═════ Provided entries ═════

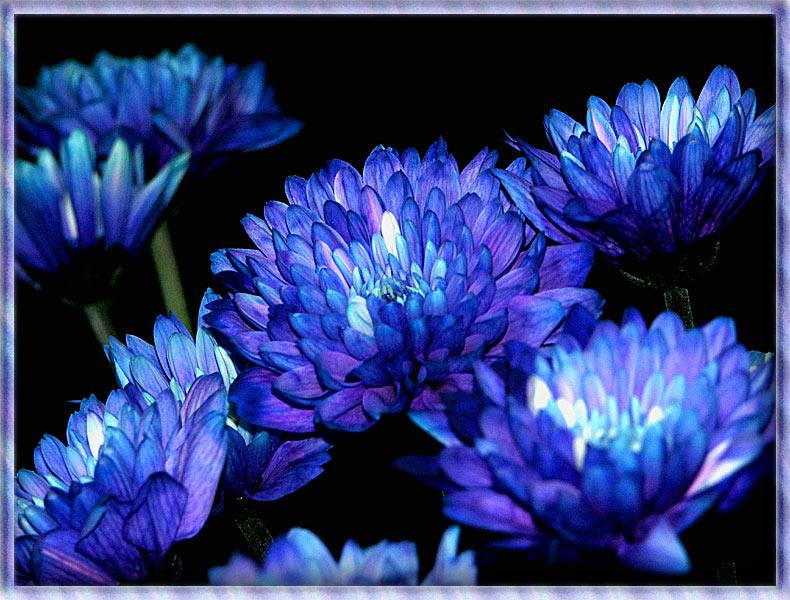 Hintergrundbilder Blaue Blume: Pflanzen, Pilze & Flechten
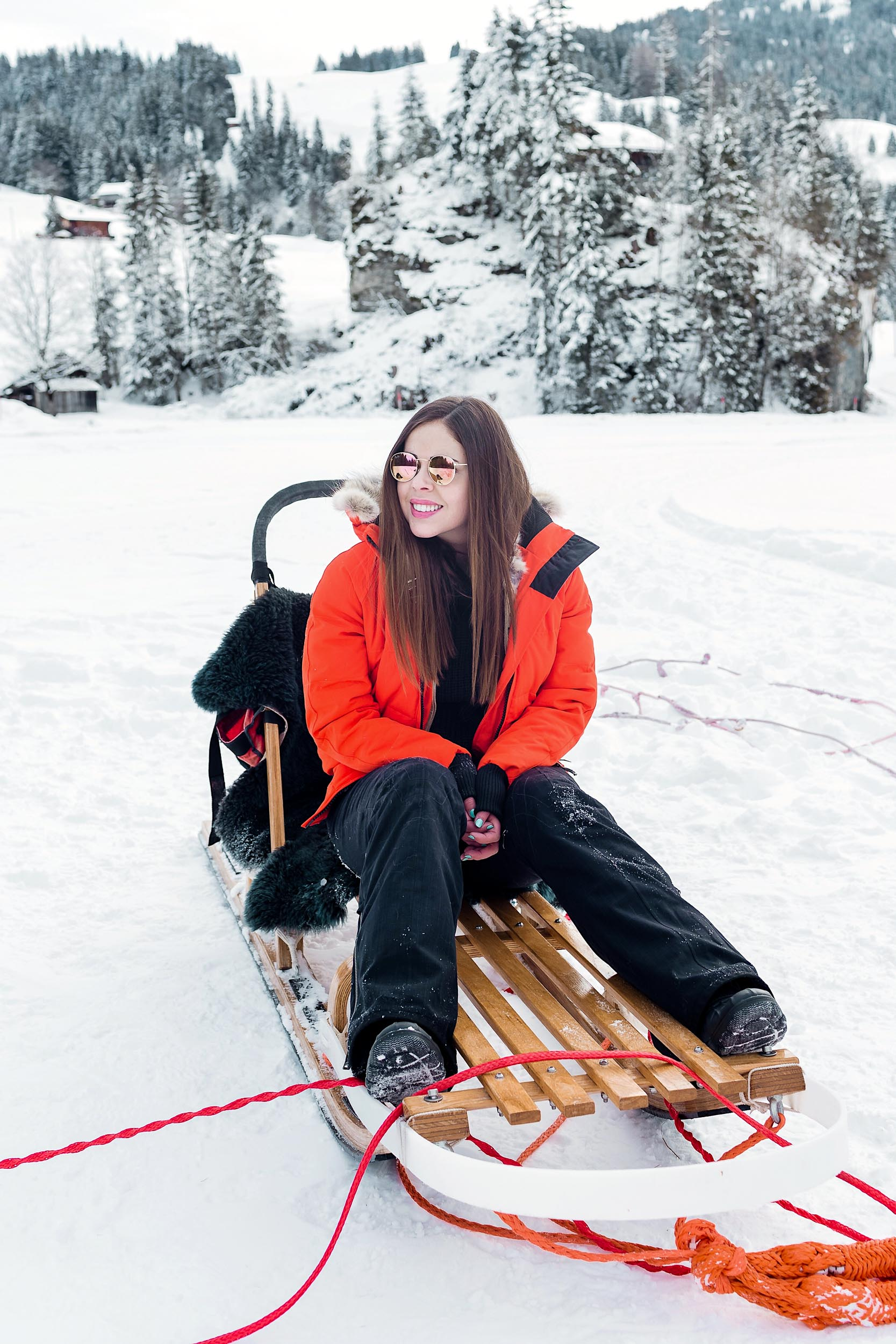 Dog sledding in Switzerland - the perfect winter adventure!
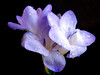 1464-blue freesia by lvira2009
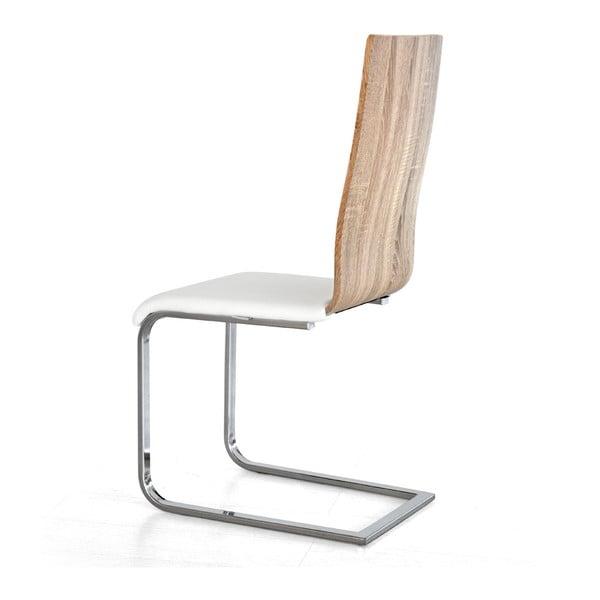 Jídelní židle Shark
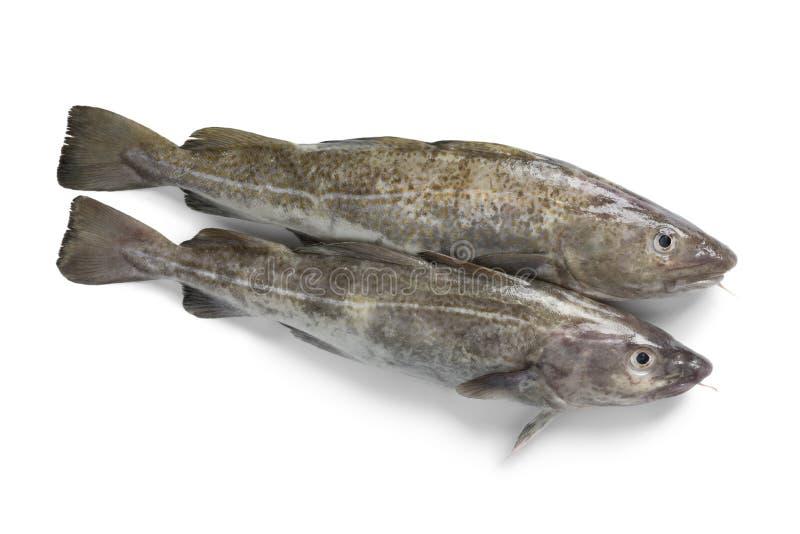 Para świeże surowe dorsz ryby fotografia stock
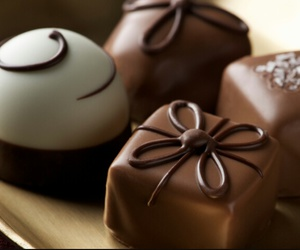 black, brown, and chocolate image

═════

> Exercise details:
Retype every entry exactly as written, but omit the pictures.

> Exercise result:
 Hintergrundbilder Blaue Blume: Pflanzen, Pilze & Flechten
 Dog sledding in Switzerland - the perfect winter adventure!
 1464-blue freesia by lvira2009
 Jídelní židle Shark
 Para świeże surowe dorsz ryby fotografia stock
 black, brown, and chocolate image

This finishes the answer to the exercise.